DESAFIO A. Na entrevista com a banda Charme Chulo, por qual meio a conversa efetivamente aconteceu?
DESAFIO B. Dê continuidade à entrevista com a banda Charme Chulo a partir do ponto em que ela termina.

O S&Y encontrou Leandro e Igor em uma noite regada à vodka na entrega dos Prêmios Claro de Música Independente, mas a entrevista abaixo só aconteceu mesmo dias depois, por e-mail, com os dois, que assinam em conjunto todas as respostas. Saiba um pouco sobre uma das bandas mais legais da atualidade e torça para que eles mantenham a inocência no vindouro primeiro disco.



Direto: tem gente que diz que viu influências dos Smiths no som de vocês. Outros, acharam algo dos Engenheiros do Hawaii! (risos). Onde vocês foram buscar referências para o som da banda?
Olha, temos um q de anos 80 sim, além da sua consequência nas bandas inglesas dos anos 90, e algumas bandas atuais. Nossa formação musical veio realmente de bandas clássicas daquelas épocas, mas o Charme Chulo nasce de uma proposta mais abrangente, onde também está incluído, desde o início, a música caipira de raíz e o regionalismo paranaense, sulista, que chamamos de nosso lado mais MPB.

A música regional é muito forte ai, não? Se alguém quisesse conhecer a fonte do som de vocês, quem vocês indicariam, tanto de banda regional quanto dos anos 80?
Em Curitiba rola mais o regionalismo sulista. Tem muito centro de cultura gaúcha aqui, e tem umas rádios de musica sertaneja chula que eu vou te contar... Exploramos esse lado irônico também! Do lado regional, (daria para destacar) Tião Carreiro e Pardinho, Almir Sater, Paulo Freire, Os Serranos, por ai. (O Charme Chulo) lembra Smiths, R.E.M, (bandas que já não escutamos como antes), mas estamos ouvindo The Killers, Bloc Party, The Thrills e um monte de bandas nacionais independentes.

EXTRATO DE DADOS.
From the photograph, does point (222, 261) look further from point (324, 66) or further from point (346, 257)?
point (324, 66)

RESPOSTA DO EXERCÍCIO A. Por e-mail, dias depois do encontro na entrega dos Prêmios Claro de Música Independente.

RESPOSTA DO EXERCÍCIO B.
O EP de vocês tem sido bem comentado em várias publicações ao redor do País. Quando ele foi gravado e como foi a gravação?
Ele foi gravado no segundo semestre de 2004 e ficou pronto em setembro. Aprendemos muito com esse registro, por ser a primeira experiência mais intensa em estudio. Não tivemos um produtor técnico artístico. Contamos com a ajuda de amigos e quase ficamos loucos mixando o disco. Hoje encontramos algumas falhas, que não poderão ocorrer num primeiro CD de carreira.

A banda era um trio na gravação do EP, certo? Como está a formação agora?
(além de Leandro e Igor, a banda conta com o baixista Celso Andrei)

Nesse exato momento estamos tocando com o Fabiano , do Terminal Guadalupe e Iris. Ele deve deixar a banda em dois meses, mas ele vinha quebrando um galho, assim como o batera que gravou o EP. Agora já estamos vendo um que fique de vez na banda.

Leandro, quando você decidiu colocar a viola caipira no som do grupo?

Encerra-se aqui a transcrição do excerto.